→ **Problems and tasks**
A) In the column below on the 25th Amendment, explain why 2004 is the starting point for the Google search record on "25th Amendment."
B) For each statement, say yes or no according to the column below on the 25th Amendment, and quote the words of the column that decide it: (i) Google searches on "25th Amendment" became a regular feature of the search world in mid-2016. (ii) Lately the trend in talk about removing the president has been toward impeachment. (iii) The Twitter hashtags #25thAmendment and #25AmendmentNow are appearing less and less often.

→ **Excerpted text**

━━━━━━

A Monthly Column for Word Lovers
The Duties and Powers of His Office
We carefully went over the final language which had been drafted and had been submitted to the office of the Senate's Legislative Counsel for checking. The language would do the job.
Senator Birch Bayh in One Heartbeat Away
Talk is in the air, and has been regularly since the election of Donald Trump, about how he might be removed from office, by impeachment or other means. Lately, the trend has been toward other means: namely, the means provided for in the Constitution in the event the a president is deemed unable or unfit to serve. Google searches on "25th Amendment," essentially flat since 2004 when Google started tracking internet searches, became a regular feature of the search world in mid-2016 and have continued since:
Twitter hashtags #25thAmendment and #25AmendmentNow also appear with increasing frequency—a trend you can see for yourself by searching on Twitter's home page. Politico ran a story about the amendment recently, calling it Washington's Growing Obsession. Here in the Lounge, we've been thinking (not surprisingly!) about the language of the 25th Amendment.

━━━━━━

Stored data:
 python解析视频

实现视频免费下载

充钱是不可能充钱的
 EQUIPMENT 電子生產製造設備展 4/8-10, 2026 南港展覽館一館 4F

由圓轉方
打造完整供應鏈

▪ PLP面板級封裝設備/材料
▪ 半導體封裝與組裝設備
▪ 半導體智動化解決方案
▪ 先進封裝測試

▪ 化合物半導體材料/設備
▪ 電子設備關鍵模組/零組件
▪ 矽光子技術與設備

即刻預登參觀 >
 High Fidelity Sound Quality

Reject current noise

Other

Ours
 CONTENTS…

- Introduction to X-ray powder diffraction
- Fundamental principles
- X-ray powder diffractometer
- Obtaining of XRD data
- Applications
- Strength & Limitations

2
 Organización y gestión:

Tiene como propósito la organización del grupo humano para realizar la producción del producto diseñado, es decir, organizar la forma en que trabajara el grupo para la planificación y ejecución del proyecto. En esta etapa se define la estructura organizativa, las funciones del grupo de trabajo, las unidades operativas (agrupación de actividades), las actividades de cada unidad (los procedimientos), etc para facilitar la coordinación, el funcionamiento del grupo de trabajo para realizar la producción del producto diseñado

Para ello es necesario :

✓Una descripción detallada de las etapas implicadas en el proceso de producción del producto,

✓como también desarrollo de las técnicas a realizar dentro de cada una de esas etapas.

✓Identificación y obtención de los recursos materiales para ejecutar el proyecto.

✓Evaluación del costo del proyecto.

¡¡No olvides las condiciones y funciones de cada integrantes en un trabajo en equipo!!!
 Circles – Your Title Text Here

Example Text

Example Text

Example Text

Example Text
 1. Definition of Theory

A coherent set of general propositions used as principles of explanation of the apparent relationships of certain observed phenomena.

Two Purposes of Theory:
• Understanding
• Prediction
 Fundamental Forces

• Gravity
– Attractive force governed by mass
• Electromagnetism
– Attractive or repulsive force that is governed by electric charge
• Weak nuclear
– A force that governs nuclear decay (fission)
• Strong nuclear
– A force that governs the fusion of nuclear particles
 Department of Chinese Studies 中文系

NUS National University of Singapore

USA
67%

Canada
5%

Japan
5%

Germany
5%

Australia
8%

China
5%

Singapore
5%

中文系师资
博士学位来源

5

━━━━━━

→ **Task-by-task outputs**
A) The record begins in 2004 because that is when Google started tracking internet searches. Searches on "25th Amendment" stayed essentially flat from then until mid-2016.

B)
(i) Yes: "became a regular feature of the search world in mid-2016"
(ii) No: "Lately, the trend has been toward other means"
(iii) No: "also appear with increasing frequency"